He was originally set to hang for murdering a taxi driver.
But Chinese national Wang Wenfeng was shedding tears of relief on Wednesday when he was given life in prison and 24 strokes of the cane instead.
The 35-year-old, who is married with a 10-year-old daughter, is the fifth murderer on death row to be re-sentenced after judges were given the discretion this year to impose either the death penalty or life imprisonment in certain categories of murder.
All five cases resulted in the death sentences - mandatory previously - being commuted to a life term and caning.
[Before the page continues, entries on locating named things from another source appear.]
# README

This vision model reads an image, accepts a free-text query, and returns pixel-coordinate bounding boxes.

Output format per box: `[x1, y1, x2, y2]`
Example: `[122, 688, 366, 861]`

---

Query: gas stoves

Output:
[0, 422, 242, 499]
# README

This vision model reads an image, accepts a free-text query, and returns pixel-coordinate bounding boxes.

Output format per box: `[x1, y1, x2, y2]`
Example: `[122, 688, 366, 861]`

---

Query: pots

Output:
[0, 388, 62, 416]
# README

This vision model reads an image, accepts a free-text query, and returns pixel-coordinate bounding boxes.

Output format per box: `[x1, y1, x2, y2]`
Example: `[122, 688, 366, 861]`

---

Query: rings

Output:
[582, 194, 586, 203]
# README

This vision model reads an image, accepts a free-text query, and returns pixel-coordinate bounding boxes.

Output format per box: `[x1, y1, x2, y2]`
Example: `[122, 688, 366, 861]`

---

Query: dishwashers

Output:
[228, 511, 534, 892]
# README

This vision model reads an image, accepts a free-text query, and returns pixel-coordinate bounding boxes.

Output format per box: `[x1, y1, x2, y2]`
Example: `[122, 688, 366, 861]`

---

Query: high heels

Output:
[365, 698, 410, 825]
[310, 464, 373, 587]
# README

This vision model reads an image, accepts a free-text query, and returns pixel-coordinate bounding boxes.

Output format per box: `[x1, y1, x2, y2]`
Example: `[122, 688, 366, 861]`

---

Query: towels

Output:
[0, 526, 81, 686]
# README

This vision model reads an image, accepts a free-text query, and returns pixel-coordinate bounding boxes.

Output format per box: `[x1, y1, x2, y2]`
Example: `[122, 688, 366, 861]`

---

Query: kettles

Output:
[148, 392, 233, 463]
On Wednesday, Chief Prosecutor Bala Reddy pressed for Wang to be sentenced to death, arguing that he had committed a pre-meditated murder in cold blood.
Citing statistics of crimes against taxi and bus drivers, he argued that there was a need to deter violent crimes against public transport workers.
Wang's lawyer, Mr Wendell Wong, argued that this was a case of a botched robbery and that the death penalty should be reserved for the most heinous cases.
Justice Lee Seiu Kin concluded that "the ends of justice" are served by a life term and 24 strokes - the maximum he can impose, short of hanging.
The judge said it was one thing to impose a higher fine or longer jail term as a deterrent but quite another to say that a death sentence was necessary and appropriate when life imprisonment was an option.